This question <91|91> overall <85|87> Martin: <51|14>.  
  Question 194: Someone says the commodity relation is fetishized because otherwise exploitation would not be possible without a police state. Comment.   
  [86] Martin: Fetishism or Police state   This is incorrectly phrased in a number of ways but is an interesting proposition.   
  It implies a conspiracy theory of economic and political developments which is not Marx's analysis at all. He does however explain what social formations are relatively stable at which stages of economic development, and from this point of view the question needs some thought to answer.   
  About terminology I think Hans Ehrbar has demonstrated clearly by comparing various translations including the French, that the common English translation, “commodity fetishism” is wrong. It is not Marx's meaning to moralise against a desire for use values in the form of commodities. On the contrary he anticipates that social progress will be associated with an increase in use values.   

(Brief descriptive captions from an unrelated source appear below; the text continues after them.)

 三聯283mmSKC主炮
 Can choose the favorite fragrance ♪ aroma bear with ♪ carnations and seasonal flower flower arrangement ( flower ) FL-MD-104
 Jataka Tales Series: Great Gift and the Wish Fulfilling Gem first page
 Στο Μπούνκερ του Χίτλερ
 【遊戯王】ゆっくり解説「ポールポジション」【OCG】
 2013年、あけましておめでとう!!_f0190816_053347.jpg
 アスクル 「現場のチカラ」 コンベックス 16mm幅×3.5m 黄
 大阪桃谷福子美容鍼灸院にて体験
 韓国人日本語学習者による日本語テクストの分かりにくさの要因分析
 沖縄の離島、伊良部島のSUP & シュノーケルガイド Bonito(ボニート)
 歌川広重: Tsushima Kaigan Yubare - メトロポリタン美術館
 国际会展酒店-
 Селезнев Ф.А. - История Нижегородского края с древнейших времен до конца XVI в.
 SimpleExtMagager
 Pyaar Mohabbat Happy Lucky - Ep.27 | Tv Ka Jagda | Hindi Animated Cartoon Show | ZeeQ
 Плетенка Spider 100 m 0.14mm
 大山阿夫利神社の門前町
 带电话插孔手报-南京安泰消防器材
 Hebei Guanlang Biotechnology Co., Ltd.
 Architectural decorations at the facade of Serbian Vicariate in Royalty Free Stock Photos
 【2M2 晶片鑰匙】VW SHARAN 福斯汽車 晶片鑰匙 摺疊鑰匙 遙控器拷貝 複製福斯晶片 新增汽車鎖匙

  It is true that the apparent fairness of commodity exchange (even if people are in very unequal situations) masks the fact that the surplus product goes to a small minority of the society. In slave societies and in feudal societies, force was specifically given to the exploiting class and used to put down periodic slave revolts or peasant revolts. Nowadays it is no longer necessary publically to crucify one in ten steel workers when their plant is closed down through competition from the far east, in order to keep them socially disciplined. Their inability to sell their labor power, and their assumption that that there is no alternative, is largely sufficient.   
  They may demand other work, and they may demand unemployment benefit, but only as second class citizens, because the fetish-like nature of commodities conceals a social relation underneath the material reality of the product. They accept that because there is less need to produce steel as a use-value within the USA because it can be bought more cheaply from abroad, their contribution to the aggregate social labor of the USA really has been “devalued”. Instead there should be a redistribution of total social labor within the USA if not within the world to enable everyone to work productively.   
  The question implies that exploitation is a feature of socialist states. This is clearly not Marx's meaning in his description of the association of free human beings. Certainly a social product was created and there is controversy among would be socialists about whether the officials in former socialist states shoudl have had any privileges at all and whether by doing so, they became part of an “exploiting” “class”. But in the case of the former east Germany even Erich Honecker's wealth was found to be unremarkable by comparison to what a leading capitalist of the former West Germany would expect. (I think I am right is saying this.) Anyway Marx did not speculate in detail about how socialist societies should be run but it is clear from his comments here that he did not regard exploitation as part of the process.   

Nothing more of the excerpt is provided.